It announces changes to its management as the IRS looks into the firm's promotion of possibly abusive tax shelters.

January 13, 2004|From Associated Press

Accounting firm KPMG on Monday announced a shake-up in the leadership of its tax division, which has been the target of Internal Revenue Service and congressional inquiries into the promotion of potentially abusive tax shelters.

KPMG Chairman and Chief Executive Eugene D. O'Kelly said Deputy Chairman Jeff Stein, formerly vice chairman of tax practices, would retire at the end of January. The firm expects to elect a successor in February.

Jeff Eischeid, partner in charge of the tax practice's personal financial planning services, has been placed on administrative leave. Richard Smith, vice chairman of tax services, will take a different job within the tax practice.

"KPMG is committed to fill our role as a responsible corporate steward," O'Kelly said. "These changes are consistent with our ongoing consideration of the firm's tax practices and procedures and reaffirm KPMG's commitment to the highest standards of professional practice and responsibility."

KPMG and other accounting firms have come under scrutiny in a broad IRS investigation into potentially abusive tax shelters. The tax code requires promoters of tax shelters to register each with the IRS before offering it for sale and to maintain a list of investors. Tax shelters, some of which are legal, are ways people and businesses can shield income from taxation or take advantage of greater tax deductions.

The Justice Department in December accused KPMG of improperly withholding documents from IRS investigators in "a concerted pattern of obstruction and noncompliance." KPMG has maintained that it has not promoted abusive tax shelters.

- _QUESTIONS_:
**A)** According to the KPMG article, who was placed on administrative leave?
**B)** Please print the KPMG article from "Accounting firm KPMG" to "of potentially abusive tax shelters.".

- _EXTRACTED INFORMATION_:
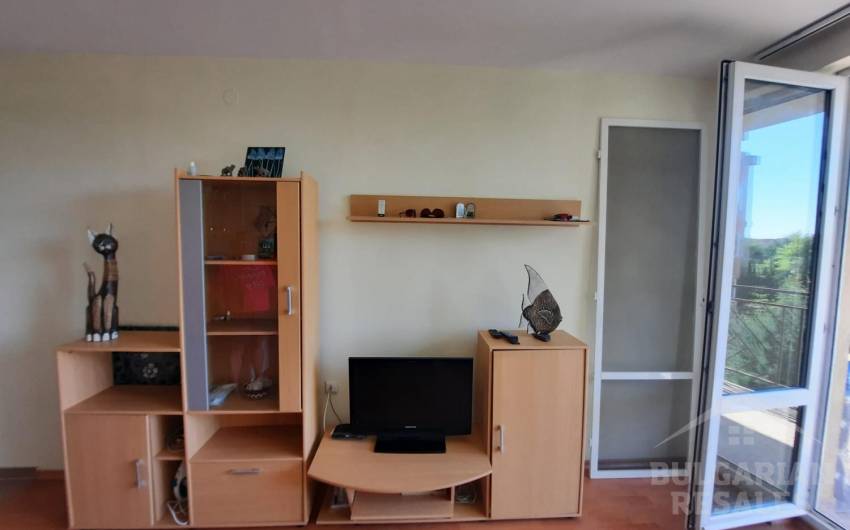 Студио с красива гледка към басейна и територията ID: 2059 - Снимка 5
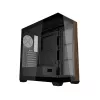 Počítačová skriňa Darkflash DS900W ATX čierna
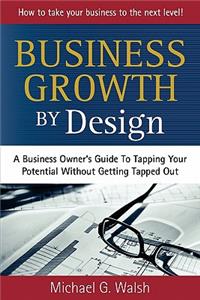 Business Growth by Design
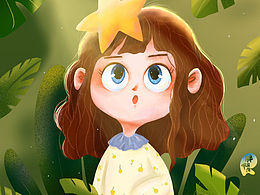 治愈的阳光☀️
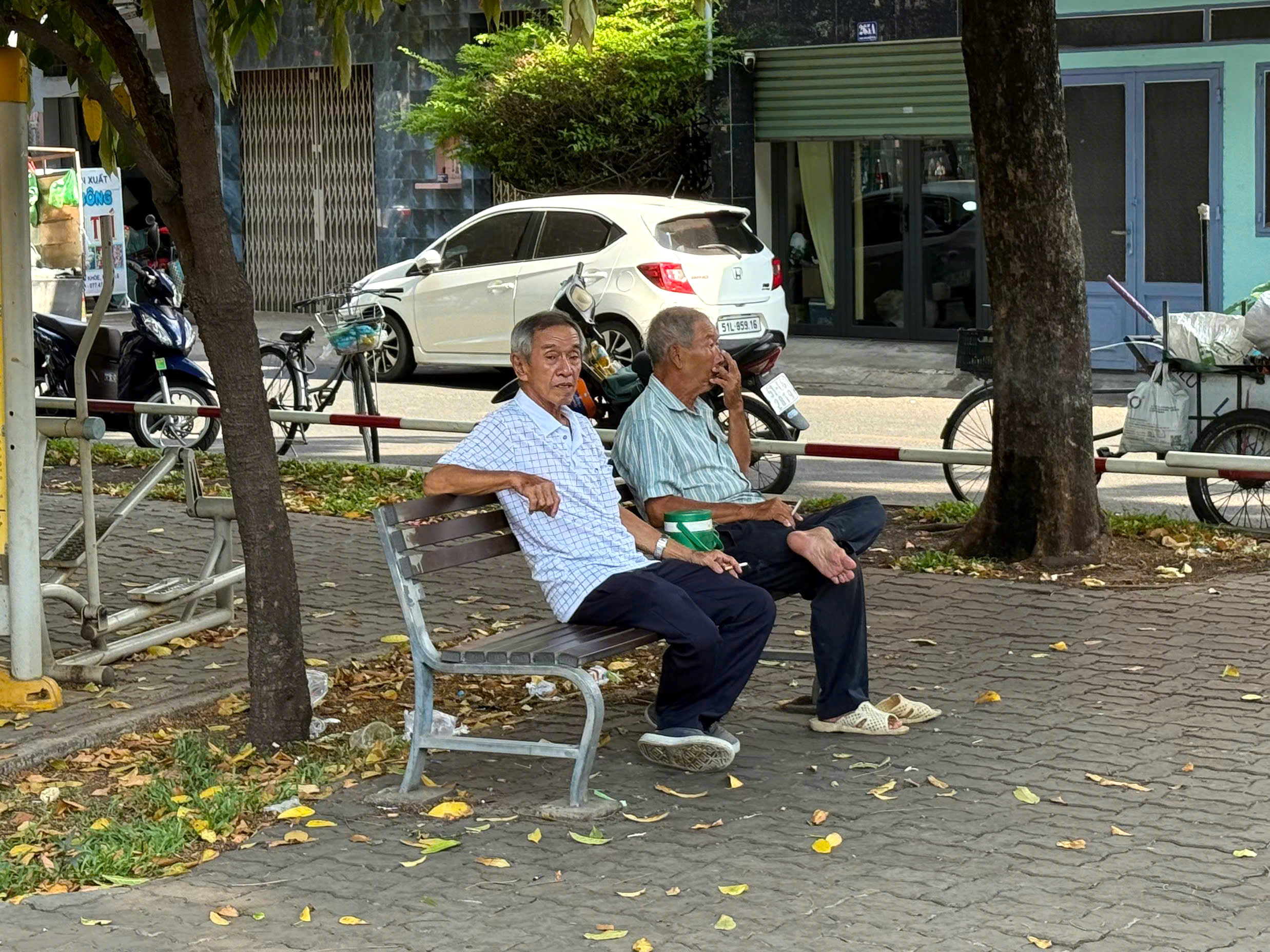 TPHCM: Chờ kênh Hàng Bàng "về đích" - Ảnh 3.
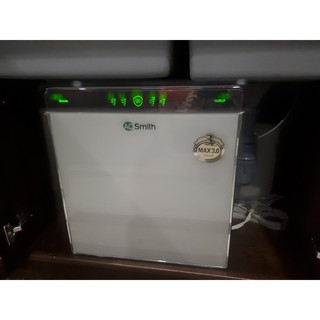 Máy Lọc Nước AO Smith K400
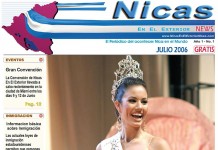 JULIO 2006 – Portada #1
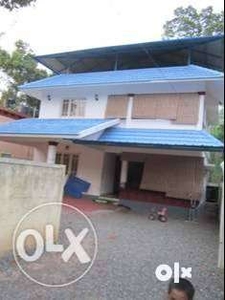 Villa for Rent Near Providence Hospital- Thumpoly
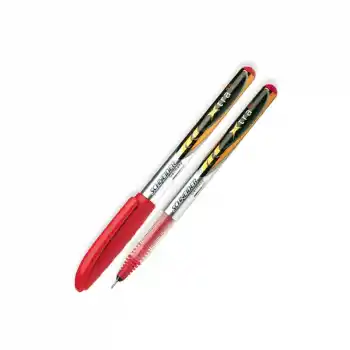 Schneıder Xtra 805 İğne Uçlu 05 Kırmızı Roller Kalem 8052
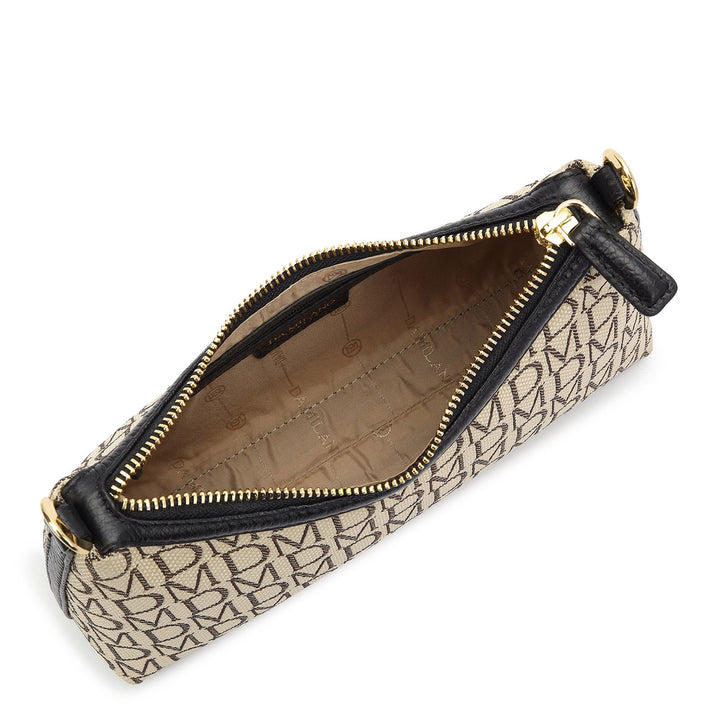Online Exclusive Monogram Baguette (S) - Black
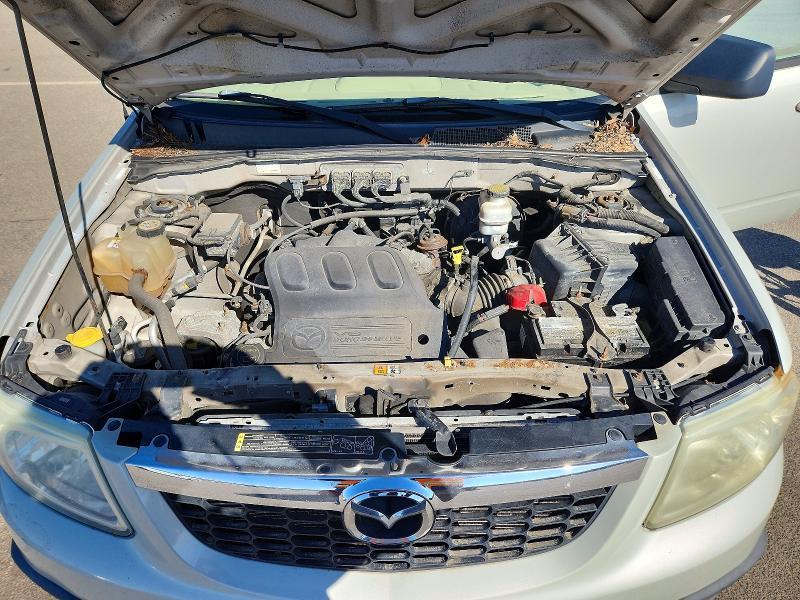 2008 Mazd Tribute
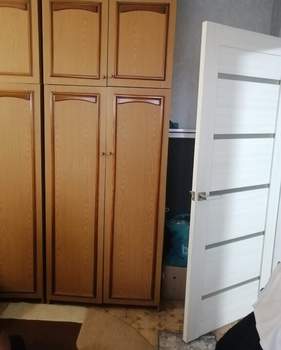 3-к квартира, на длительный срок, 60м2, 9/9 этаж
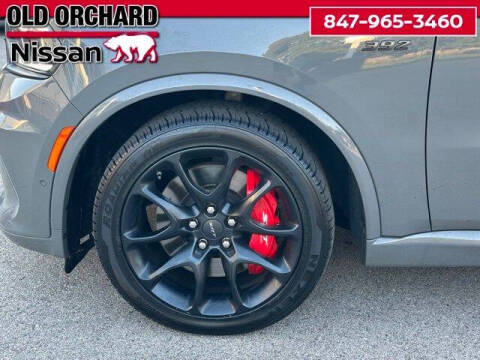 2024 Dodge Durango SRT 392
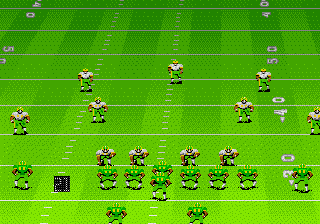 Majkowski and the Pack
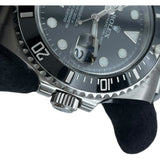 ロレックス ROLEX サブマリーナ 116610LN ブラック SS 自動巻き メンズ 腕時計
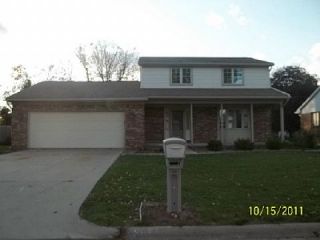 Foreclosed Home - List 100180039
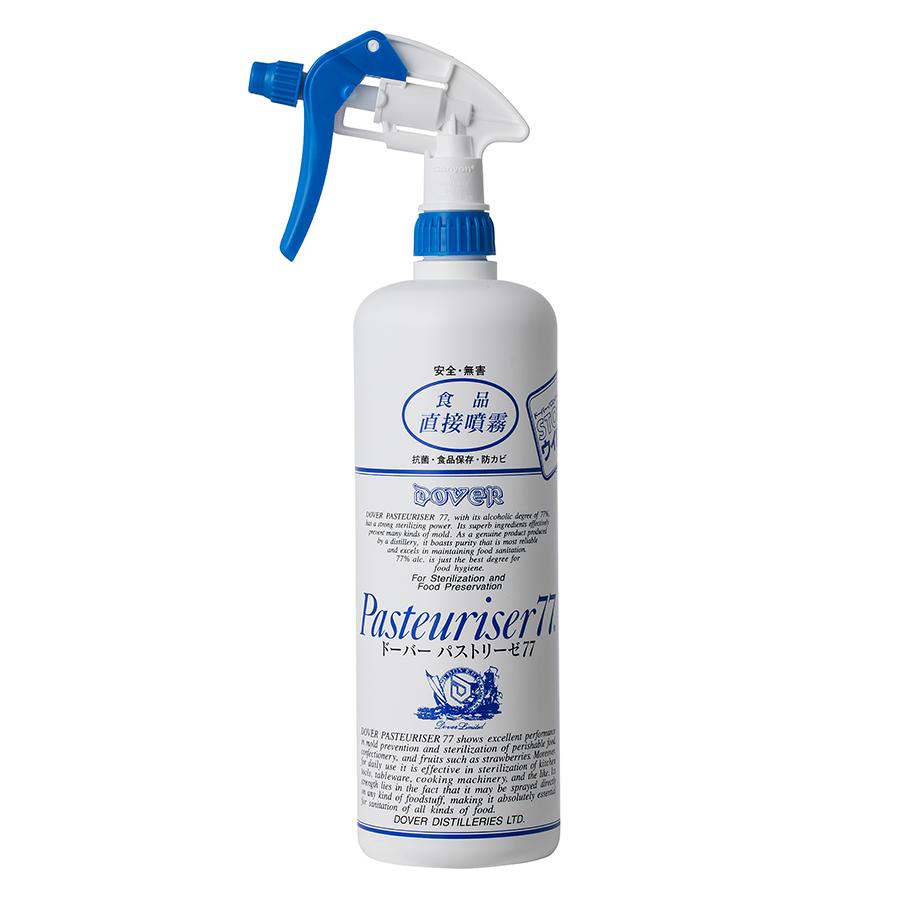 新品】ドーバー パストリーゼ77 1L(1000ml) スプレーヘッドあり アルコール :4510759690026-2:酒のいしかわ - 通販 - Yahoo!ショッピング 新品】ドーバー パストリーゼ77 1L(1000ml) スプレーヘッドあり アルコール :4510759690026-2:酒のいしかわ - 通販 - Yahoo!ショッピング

- _SET OF ANSWERS_:
**A)** Jeff Eischeid, partner in charge of the tax practice's personal financial planning services.

**B)**
Accounting firm KPMG on Monday announced a shake-up in the leadership of its tax division, which has been the target of Internal Revenue Service and congressional inquiries into the promotion of potentially abusive tax shelters.